Problem to work on >> Starting at the line that contains "In the scene" and running through the last of the lines, switch "metal fence post" to "steel fence post". Give only those lines again, with nothing else altered.

Dataset records

-- begin --

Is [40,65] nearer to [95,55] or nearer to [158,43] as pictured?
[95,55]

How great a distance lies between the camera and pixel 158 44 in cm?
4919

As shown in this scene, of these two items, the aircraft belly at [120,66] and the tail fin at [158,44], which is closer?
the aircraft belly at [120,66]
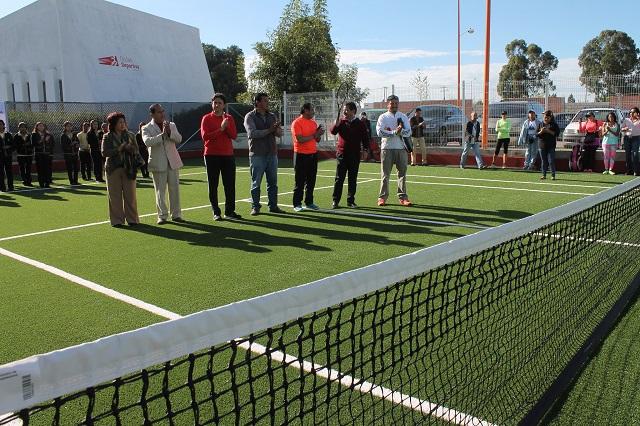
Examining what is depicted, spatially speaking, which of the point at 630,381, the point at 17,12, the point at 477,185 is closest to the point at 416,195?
the point at 477,185

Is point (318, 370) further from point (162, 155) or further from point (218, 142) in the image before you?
point (162, 155)

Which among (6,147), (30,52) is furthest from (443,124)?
(30,52)

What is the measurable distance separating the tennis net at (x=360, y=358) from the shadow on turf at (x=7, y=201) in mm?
10442

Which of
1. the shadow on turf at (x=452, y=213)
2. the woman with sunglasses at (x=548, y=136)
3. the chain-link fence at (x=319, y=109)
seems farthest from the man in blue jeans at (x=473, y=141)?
the shadow on turf at (x=452, y=213)

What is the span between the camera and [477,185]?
14.7 meters

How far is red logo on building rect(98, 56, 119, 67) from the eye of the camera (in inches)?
1239

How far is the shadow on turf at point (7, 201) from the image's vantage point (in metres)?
12.8

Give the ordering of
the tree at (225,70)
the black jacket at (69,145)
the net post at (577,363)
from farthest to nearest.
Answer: the tree at (225,70) → the black jacket at (69,145) → the net post at (577,363)

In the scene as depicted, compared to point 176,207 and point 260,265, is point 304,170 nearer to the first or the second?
point 176,207

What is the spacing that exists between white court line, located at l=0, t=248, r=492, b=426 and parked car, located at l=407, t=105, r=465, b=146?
16.1 m

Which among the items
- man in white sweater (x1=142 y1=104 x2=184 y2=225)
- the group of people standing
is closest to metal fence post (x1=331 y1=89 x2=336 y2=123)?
the group of people standing

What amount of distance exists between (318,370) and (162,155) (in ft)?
24.3

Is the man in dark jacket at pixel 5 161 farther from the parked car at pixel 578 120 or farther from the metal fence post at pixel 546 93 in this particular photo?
the parked car at pixel 578 120

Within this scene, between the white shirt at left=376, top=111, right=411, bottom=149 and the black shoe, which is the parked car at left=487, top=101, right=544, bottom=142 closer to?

-- end --

Written reply >>
In the scene as depicted, compared to point 176,207 and point 260,265, is point 304,170 nearer to the first or the second?
point 176,207

What is the spacing that exists between white court line, located at l=0, t=248, r=492, b=426 and parked car, located at l=407, t=105, r=465, b=146?
16.1 m

Which among the items
- man in white sweater (x1=142 y1=104 x2=184 y2=225)
- the group of people standing
is closest to steel fence post (x1=331 y1=89 x2=336 y2=123)?
the group of people standing

What amount of distance exists between (318,370) and (162,155) (in ft)?
24.3

Is the man in dark jacket at pixel 5 161 farther from the parked car at pixel 578 120 or farther from the steel fence post at pixel 546 93 in this particular photo?
the parked car at pixel 578 120

Within this scene, between the white shirt at left=376, top=111, right=411, bottom=149 and the black shoe, which is the parked car at left=487, top=101, right=544, bottom=142 closer to?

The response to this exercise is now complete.